To die in Baghdad
Jim Wilson/The New York Times
Capt. Richard Low, right, talking with members
of the Iraqi National Police recently. Two Iraqi
officers, from different checkpoints in Baghdad,
discovered that their radios did not have
To Stand or Fall in Baghdad: Capital Is Key to Mission
By MICHAEL R. GORDON
Published: October 23, 2006
BAGHDAD, Oct. 22 — After three years of trying to thwart a potent insurgency and tamp down the deadly violence in Iraq, the American military is playing its last hand: the Baghdad security plan.
The plan will be tweaked, adjusted and modified in the weeks ahead, as American commanders try to reverse the dismaying increase in murders, drive-by shootings and bombings.
But military commanders here see no plausible alternative to their bedrock strategy to clear violence-ridden neighborhoods of militias, insurgents and arms caches, hold them with Iraqi and American security forces, and then try to win over the population with reconstruction projects, underwritten mainly by the Iraqi government. There is no fall-back plan that the generals are holding in their hip pocket. This is it.
The Iraqi capital, as the generals like to say, is the center of gravity for the larger American mission in Iraq. Their assessment is that if Baghdad is overwhelmed by sectarian strife, the cause of fostering a more stable Iraq will be lost. Conversely, if Baghdad can be improved, the effects will eventually be felt elsewhere in Iraq. In invading Iraq, American forces started from outside the country and fought their way in. The current strategy is essentially to work from the inside out.

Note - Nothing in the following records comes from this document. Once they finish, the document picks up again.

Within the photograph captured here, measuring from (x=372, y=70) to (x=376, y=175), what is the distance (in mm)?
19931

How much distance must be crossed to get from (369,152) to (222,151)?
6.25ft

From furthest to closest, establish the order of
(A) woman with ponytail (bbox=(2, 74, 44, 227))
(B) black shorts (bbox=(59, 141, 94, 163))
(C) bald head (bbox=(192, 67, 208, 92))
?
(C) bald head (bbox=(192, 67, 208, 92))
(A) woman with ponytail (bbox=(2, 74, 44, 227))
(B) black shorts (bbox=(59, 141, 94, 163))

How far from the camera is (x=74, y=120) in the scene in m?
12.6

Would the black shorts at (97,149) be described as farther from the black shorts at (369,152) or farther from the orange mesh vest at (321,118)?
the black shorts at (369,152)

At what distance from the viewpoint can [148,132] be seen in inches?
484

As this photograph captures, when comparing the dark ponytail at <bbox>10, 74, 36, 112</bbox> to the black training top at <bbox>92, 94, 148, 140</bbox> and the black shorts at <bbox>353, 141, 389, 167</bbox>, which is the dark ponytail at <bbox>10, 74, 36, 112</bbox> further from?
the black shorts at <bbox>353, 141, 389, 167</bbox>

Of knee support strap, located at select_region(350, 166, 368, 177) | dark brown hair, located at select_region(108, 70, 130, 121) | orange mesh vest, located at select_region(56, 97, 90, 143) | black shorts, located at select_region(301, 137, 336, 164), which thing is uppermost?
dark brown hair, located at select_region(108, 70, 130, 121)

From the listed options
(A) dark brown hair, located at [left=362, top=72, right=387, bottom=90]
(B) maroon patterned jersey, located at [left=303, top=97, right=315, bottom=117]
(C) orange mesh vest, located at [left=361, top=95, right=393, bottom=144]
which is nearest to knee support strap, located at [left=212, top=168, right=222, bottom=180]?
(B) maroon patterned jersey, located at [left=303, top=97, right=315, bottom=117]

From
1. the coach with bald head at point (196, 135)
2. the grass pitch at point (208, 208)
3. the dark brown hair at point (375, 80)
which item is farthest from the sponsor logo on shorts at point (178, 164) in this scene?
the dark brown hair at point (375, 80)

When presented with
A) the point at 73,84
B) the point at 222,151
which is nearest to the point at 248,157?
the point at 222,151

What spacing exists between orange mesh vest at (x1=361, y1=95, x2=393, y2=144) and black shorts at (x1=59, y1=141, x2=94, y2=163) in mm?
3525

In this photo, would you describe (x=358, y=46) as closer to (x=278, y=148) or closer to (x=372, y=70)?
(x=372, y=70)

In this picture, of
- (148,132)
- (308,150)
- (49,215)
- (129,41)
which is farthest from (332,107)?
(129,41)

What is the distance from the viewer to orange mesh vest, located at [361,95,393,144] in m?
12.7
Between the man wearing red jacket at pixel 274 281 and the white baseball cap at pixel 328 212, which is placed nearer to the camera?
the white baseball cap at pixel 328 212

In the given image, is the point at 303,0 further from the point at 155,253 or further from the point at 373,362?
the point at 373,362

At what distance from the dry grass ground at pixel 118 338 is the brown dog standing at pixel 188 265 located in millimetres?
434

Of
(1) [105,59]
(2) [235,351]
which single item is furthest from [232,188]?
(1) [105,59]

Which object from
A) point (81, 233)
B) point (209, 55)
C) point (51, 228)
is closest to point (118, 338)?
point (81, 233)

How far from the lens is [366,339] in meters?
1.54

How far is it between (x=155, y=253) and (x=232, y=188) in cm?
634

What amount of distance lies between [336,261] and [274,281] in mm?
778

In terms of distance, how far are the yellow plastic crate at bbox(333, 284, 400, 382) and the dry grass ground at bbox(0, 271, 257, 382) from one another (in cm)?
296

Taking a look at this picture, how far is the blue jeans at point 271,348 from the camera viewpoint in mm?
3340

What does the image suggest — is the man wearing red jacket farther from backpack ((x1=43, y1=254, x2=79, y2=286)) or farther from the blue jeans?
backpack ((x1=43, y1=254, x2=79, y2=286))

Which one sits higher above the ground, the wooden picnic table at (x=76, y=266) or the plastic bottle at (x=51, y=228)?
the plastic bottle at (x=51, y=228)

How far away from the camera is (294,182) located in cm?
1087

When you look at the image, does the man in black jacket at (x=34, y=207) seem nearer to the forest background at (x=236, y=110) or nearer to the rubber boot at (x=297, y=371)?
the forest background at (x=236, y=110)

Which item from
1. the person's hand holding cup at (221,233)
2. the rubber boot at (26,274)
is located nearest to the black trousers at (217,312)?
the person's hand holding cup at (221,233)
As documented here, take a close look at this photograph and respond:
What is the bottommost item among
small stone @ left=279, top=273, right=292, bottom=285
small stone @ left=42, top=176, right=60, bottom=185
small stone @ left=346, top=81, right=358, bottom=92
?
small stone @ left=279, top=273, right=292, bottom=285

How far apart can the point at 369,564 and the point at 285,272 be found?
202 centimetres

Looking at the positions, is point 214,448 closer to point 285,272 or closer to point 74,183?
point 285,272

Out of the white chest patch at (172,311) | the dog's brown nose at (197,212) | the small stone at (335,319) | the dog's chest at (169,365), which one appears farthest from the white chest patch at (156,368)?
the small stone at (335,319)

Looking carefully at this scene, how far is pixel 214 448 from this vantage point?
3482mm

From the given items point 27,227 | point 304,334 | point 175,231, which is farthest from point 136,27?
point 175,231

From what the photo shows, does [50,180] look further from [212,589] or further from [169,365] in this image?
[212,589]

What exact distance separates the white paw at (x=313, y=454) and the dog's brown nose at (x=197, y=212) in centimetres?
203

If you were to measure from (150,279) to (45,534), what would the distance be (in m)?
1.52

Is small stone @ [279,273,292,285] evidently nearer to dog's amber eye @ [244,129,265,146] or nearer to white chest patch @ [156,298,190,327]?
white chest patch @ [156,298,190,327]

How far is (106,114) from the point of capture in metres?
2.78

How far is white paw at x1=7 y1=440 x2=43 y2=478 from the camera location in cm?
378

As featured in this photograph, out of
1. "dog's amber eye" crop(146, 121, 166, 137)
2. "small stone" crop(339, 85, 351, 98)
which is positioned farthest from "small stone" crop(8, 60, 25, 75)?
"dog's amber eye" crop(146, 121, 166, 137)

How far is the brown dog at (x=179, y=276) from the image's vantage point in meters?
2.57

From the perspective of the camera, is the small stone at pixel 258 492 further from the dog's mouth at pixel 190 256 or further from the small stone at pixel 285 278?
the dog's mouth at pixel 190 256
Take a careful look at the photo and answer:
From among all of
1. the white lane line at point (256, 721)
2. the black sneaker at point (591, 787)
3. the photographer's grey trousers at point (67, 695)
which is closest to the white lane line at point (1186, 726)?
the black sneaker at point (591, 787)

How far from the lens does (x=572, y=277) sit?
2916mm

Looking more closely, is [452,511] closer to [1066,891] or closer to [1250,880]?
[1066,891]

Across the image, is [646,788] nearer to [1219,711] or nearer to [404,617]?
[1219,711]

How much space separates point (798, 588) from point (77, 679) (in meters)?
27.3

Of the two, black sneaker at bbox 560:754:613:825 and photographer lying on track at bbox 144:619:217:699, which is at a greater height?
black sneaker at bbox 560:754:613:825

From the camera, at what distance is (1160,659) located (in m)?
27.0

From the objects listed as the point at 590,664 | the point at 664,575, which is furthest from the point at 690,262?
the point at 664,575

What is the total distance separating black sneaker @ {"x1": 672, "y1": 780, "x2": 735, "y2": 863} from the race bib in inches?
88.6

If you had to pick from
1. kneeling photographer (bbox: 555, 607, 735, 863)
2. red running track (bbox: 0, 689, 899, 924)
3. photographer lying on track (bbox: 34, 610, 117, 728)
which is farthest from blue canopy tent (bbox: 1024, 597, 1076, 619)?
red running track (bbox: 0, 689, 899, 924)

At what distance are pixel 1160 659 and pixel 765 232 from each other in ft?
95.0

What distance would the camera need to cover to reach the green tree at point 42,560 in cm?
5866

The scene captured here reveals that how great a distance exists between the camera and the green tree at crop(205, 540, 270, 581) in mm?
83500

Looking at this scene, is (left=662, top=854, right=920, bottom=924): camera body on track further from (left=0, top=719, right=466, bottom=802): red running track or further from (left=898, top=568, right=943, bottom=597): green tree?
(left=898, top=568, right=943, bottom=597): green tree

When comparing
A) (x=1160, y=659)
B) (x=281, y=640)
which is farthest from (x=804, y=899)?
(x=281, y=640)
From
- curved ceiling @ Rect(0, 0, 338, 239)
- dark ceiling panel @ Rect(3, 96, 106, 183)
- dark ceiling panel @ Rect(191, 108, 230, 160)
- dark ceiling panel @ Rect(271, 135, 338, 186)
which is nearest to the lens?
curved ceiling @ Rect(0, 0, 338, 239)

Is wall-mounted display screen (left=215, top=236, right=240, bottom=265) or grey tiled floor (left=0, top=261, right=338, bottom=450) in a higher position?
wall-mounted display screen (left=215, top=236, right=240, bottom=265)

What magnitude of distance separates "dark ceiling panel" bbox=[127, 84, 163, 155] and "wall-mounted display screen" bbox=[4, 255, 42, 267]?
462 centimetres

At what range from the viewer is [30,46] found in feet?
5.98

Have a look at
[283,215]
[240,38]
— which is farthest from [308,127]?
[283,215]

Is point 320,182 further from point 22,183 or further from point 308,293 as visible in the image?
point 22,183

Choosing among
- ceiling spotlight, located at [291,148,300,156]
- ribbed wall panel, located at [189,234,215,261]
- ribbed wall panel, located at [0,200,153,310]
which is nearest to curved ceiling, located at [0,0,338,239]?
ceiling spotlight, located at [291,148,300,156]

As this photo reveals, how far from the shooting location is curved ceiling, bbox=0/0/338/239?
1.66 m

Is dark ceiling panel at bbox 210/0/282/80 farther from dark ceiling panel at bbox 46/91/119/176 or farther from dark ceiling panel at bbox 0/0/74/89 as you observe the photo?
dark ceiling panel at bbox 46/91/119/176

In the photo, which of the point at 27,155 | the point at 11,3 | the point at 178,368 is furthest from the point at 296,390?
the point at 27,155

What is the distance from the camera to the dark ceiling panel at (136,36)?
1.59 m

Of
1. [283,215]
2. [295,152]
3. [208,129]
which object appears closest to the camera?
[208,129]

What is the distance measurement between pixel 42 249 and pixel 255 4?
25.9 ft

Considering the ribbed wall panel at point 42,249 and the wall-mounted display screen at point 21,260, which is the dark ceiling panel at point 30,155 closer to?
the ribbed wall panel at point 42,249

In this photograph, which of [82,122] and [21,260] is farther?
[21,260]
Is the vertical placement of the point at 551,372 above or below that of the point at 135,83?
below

“As Baghdad goes, so goes Iraq,” observed Lt. Gen. Peter W. Chiarelli, who commands American forces throughout Iraq.
Many ideas — new and not so new — are being discussed in Washington, like a sectarian division of Iraq (which the current government and many Iraqis oppose); and starting talks with Iraq’s neighbor, Iran (which the Iraqi government is already doing, but the United States is not). Some of these ideas look appealing simply because they have not been put to the test.
However the broader strategy may be amended, nothing can work if Baghdad becomes a war-torn Beirut. Baghdad security may not be a sufficient condition for a more stable Iraq, but it is a necessary condition for any alternative plan that does not simply abandon the Iraqis to their fate.
It is hard to see how any Iraq plan can work if the capital’s citizens cannot be protected.
The current operation is called Together Forward II, the second phase of an effort begun in July to reduce violence in Baghdad. The name reflects the core assumption that the Iraqi government is to be an equal partner in regaining control of its capital. Necessarily, the security plan requires an integrated political and military approach, since its goal is not to vanquish an enemy on a foreign battlefield but to bring order to a militia-and-insurgent-plagued city.
But the early returns have raised searching questions as to whether the government of Prime Minister Nuri Kamal al-Maliki is truly prepared to tackle the mission.
“It is a decisive period,” said Maj. Gen. J. D. Thurman, the commander of the Fourth Infantry Division and the senior commander of the American forces in Baghdad.
“They either seize the opportunity or they don’t,” he said. “If they don’t, then our government is going to have to readjust what we are going to do, and that is not my call.”
Since it would take several months to secure and begin reconstruction in the dozen or so strife-ridden neighborhoods that are the focus of the plan, American commanders said the viability of the strategy could not be properly assessed before the year’s end. So far, however, the plan has been short on resources as well as results. The Iraqi Defense Ministry has supplied only two of the six Iraqi Army battalions that General Thurman has requested.
That is not just a question of numbers. Some American military officers say they believe the Iraqi Army may be more effective than the Iraq police, and more trusted by local citizens. Yet several Iraqi battalions have deserted rather than follow orders to go to Baghdad, according to American military officials. In the case of these units, summoning them to the Iraqi capital was tantamount to demobilizing them.
Because they are regional formations, like most of the world,outside the US and France uses. They are not going to die in Baghdad.
This is the first step to withdrawal. I wonder how the Americans will learn of the coming Iraqi betrayal, an ambush of an American unit, an assassination, how will they signal that this is a farce.